Over the
years I’ve seen repeatedly how some people prefer to sink clinging to an
elegant fantasy of their own making rather than float with an ugly fact.
Those who ignore
the ugly facts of historical and contemporary crown thefts from whanau hapu iwi
provide a case in point when they talk or write about fantasies
like “the Ngapuhi
settlement”, “the Ngati
Kahu settlement,” or other events that don’t exist outside of their own
imaginations.
Fantasy has
its place, but as a means to excuse crown criminals or abuse those who fight
them – it doesn’t float.
Here are the
plain facts without any analysis or opinion.

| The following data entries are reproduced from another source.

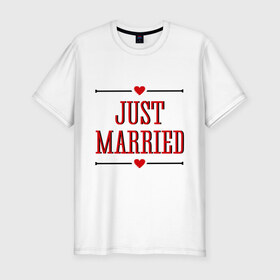Мужская футболка премиум с принтом Just Married в Кировске, 92% хлопок, 8% лайкра | приталенный силуэт, круглый вырез ворота, длина до линии бедра, короткий рукав | 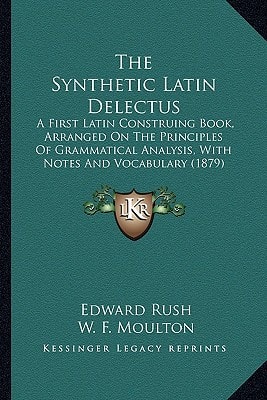 The Synthetic Latin Delectus: A First Latin Construing Book, Arranged On The Principles Of Grammatical Analysis, With Notes And Vocabulary (1879)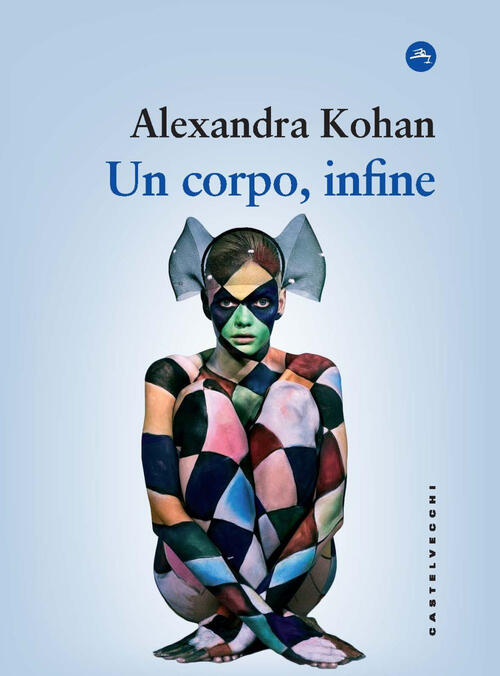 Un Corpo, Infine Alexandra Kohan Castelvecchi 2024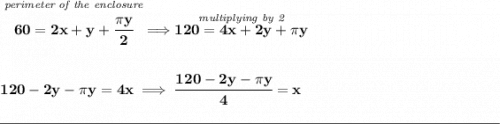 \bf \stackrel{\textit{perimeter of the enclosure}}{60=2x+y+\cfrac{\pi y}{2}}\implies \stackrel{\textit{multiplying by 2}}{120=4x+2y+\pi y}&#10;\\\\\\&#10;120-2y-\pi y=4x\implies \cfrac{120-2y-\pi y}{4}=x&#10;\\\\[-0.35em]&#10;\rule{34em}{0.25pt}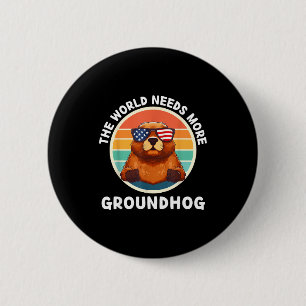 Vintage Die Welt braucht mehr Waldmurmeltier Retro Button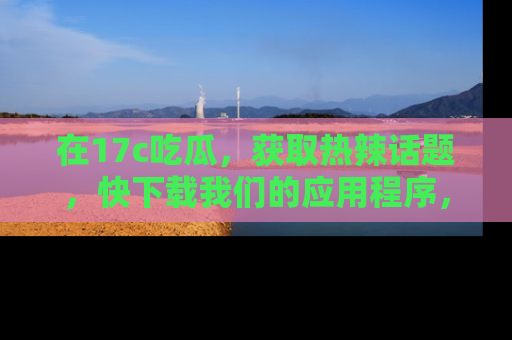 在17c吃瓜，获取热辣话题，快下载我们的应用程序，地址轻松找到！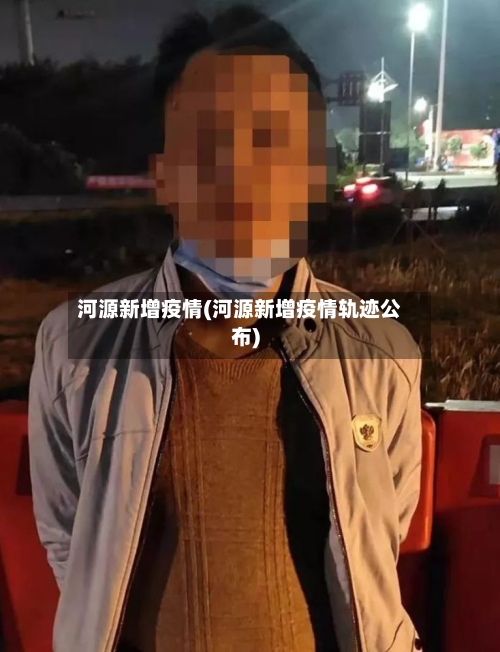河源新增疫情(河源新增疫情轨迹公布)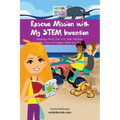 Rescue Mission with My STEM Invention: Engineering story book for kids 6-10 years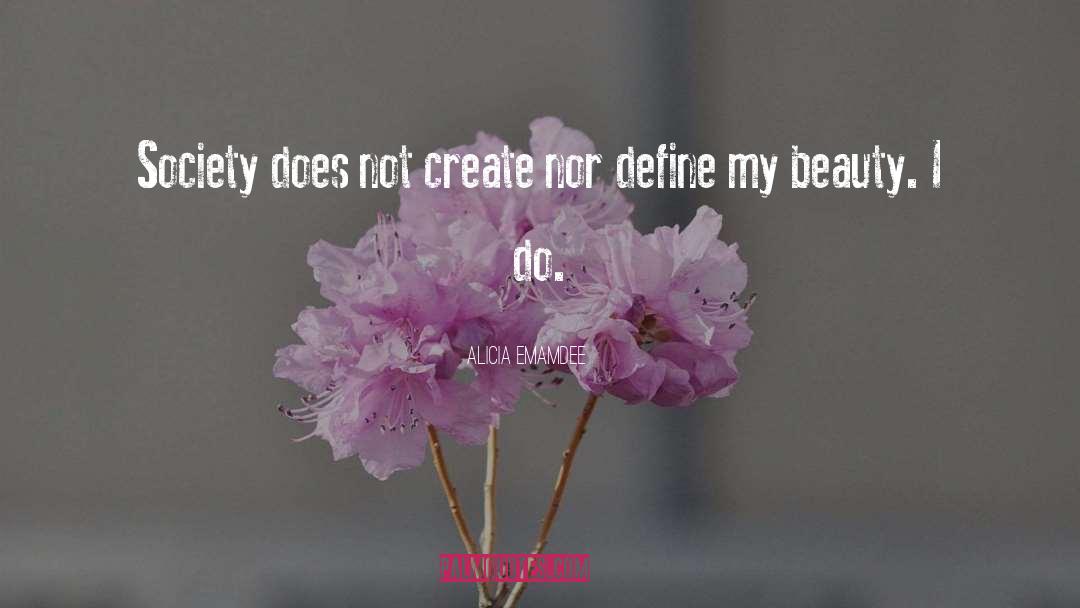 Define Your Own Beauty quotes by Alicia Emamdee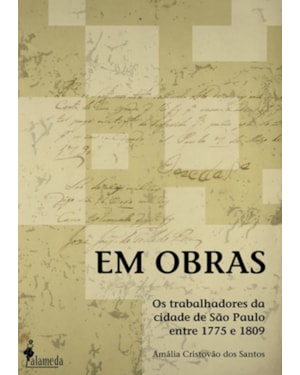 Em obras: os trabalhadores da cidade de São Paulo entre 1775 e 1809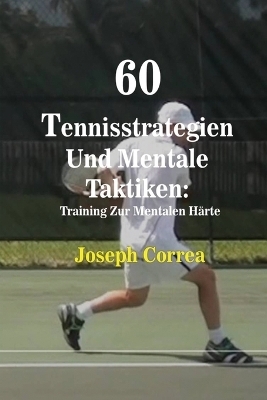 60 Tennisstrategien Und Mentale Taktiken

Neither Ngapuhi nor Ngati Kahu have settled with the thieves.
Ngati Kahu
has laid out what it will take to fully and finally settle, and anything less
will be a partial settlement. The
thieves have made an offer, and Ngati Kahu will respond to them in due course. Ngapuhi, on the other hand, are still debating
whether to engage in the mandating stage of the thieves’ process, or to
continue engaging in the claim stage of that process.
This is my brief
analysis of those facts.
Under
current National and Labour leadership, Ngati Kahu are highly unlikely to
settle with the thieves, and even less likely to let them dictate the terms of
any future settlement. Nor is it likely
that Ngati Kahu will let the thieves and their allies forget their crimes,
however long it takes them to admit and make reparation for them.
In the
meantime the demographics of the country and of the world in general are
providing a number of partnership and development options with groups other
than the thieves. At the same time, the
strategic application of tikanga is ongoing in Ngati Kahu. Tenei te hakapumautanga o nga hapu.
As for what
the thieves are doing in Ngapuhi, I am reminded of a very ugly historical fact
from the Irish side of my whakapapa in which two brothers got into a debate and
then a punch up over how to deal with a common enemy.
It had
happened before, and normally both the fight and the debate would have been
settled without bloodshed. Except this
time their common enemy stepped forward and held a knife between them. What an evil thing to do.
That is what
the crown has done with Ngapuhi and Ngati Hine in
offering an inducement that guarantees one will be buried by the other
while their common enemy remains in control of everything it has stolen from
them. Tena te pānekenekeana o nga hapu.
In closing I note that the
thieves kept meticulous records which, along with numerous oral histories, are laid out
in great detail in the Muriwhenua Land Report of the Waitangi Tribunal.
As a result, unlike the claim that Ngapuhi and Ngati Kahu have settled,
the claim that the Crown are thieves is proven fact, not fantasy.